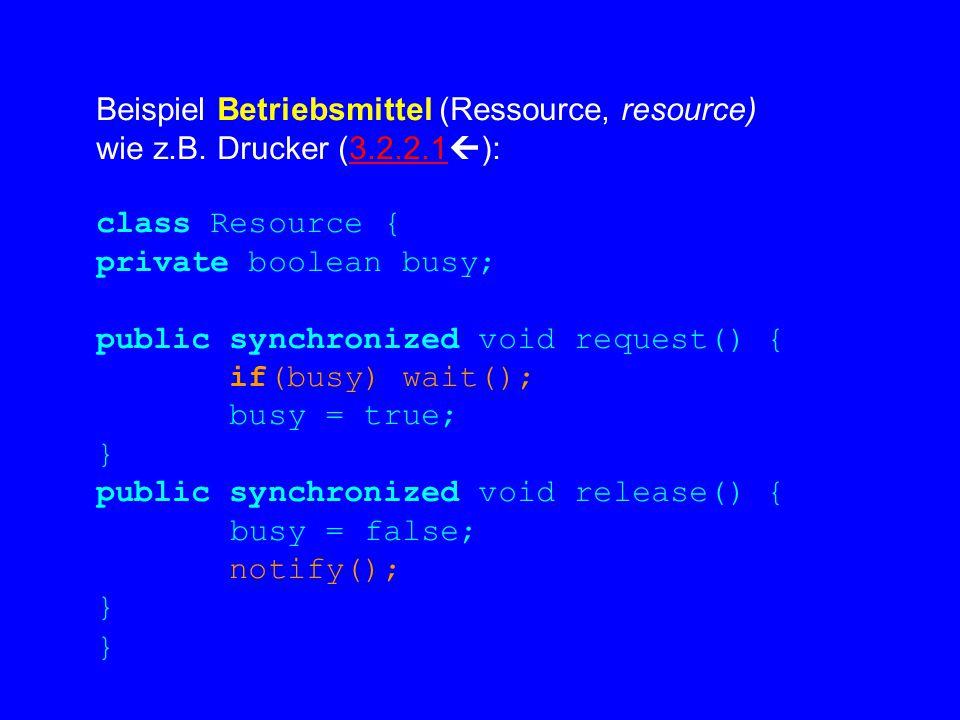Beispiel Betriebsmittel (Ressource, resource) wie z.B.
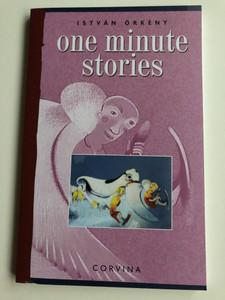One Minute Stories by István Örkény / Egyperces Novellák Angol nyelven válogatás / Selected and Translated by Judith Sollosy / Corvina 2019 / Paperback (9789631361124)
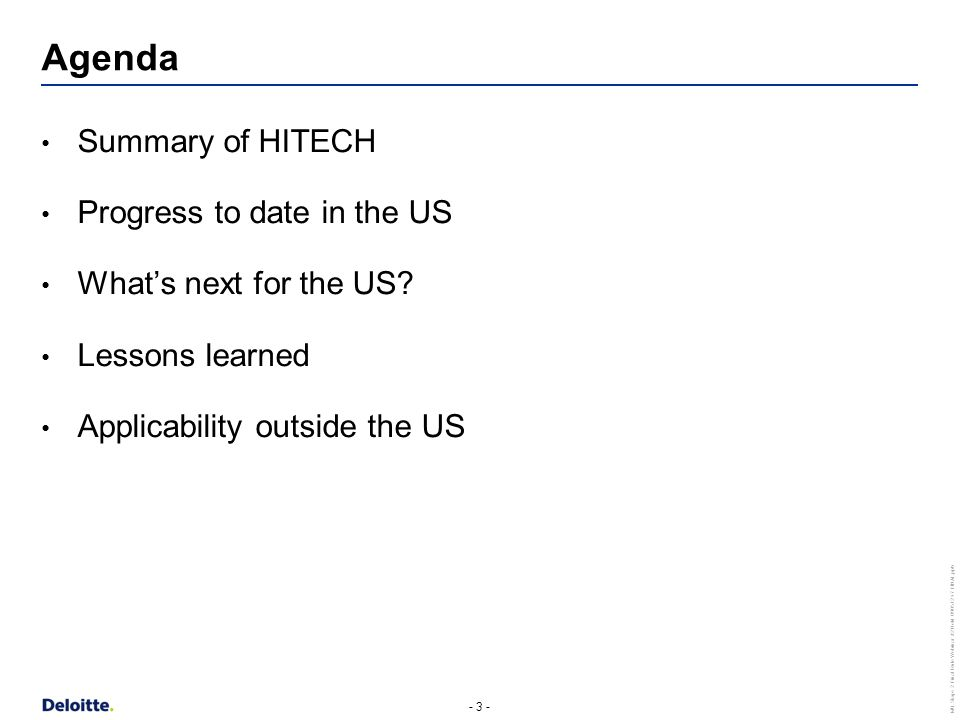 - 3 - MU Stage 2 Final Rule Webinar #2 Held 090512 v7 FINAL.pptx Summary of HITECH Progress to date in the US What's next for the US.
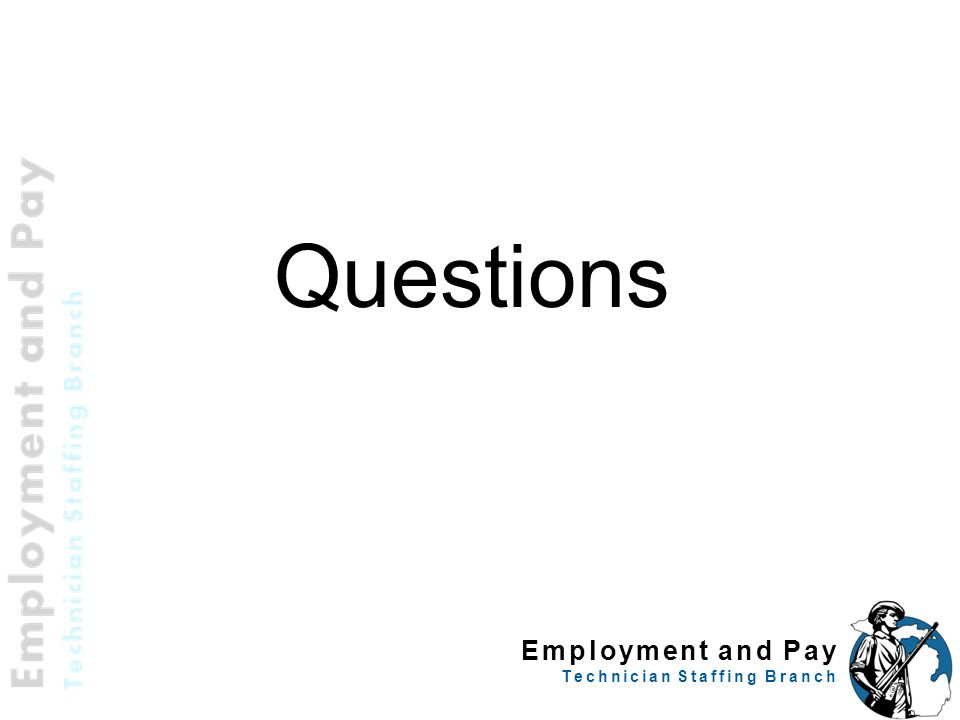 Employment and Pay Technician Staffing Branch 64 Questions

====================

- _The task_
From the line that contains "- 3 - MU Stage" through the last line of the listing, copy each line exactly; both end lines stay in, and pictures stay out.

- _Answer to the problem_
 - 3 - MU Stage 2 Final Rule Webinar #2 Held 090512 v7 FINAL.pptx Summary of HITECH Progress to date in the US What's next for the US.
 Employment and Pay Technician Staffing Branch 64 Questions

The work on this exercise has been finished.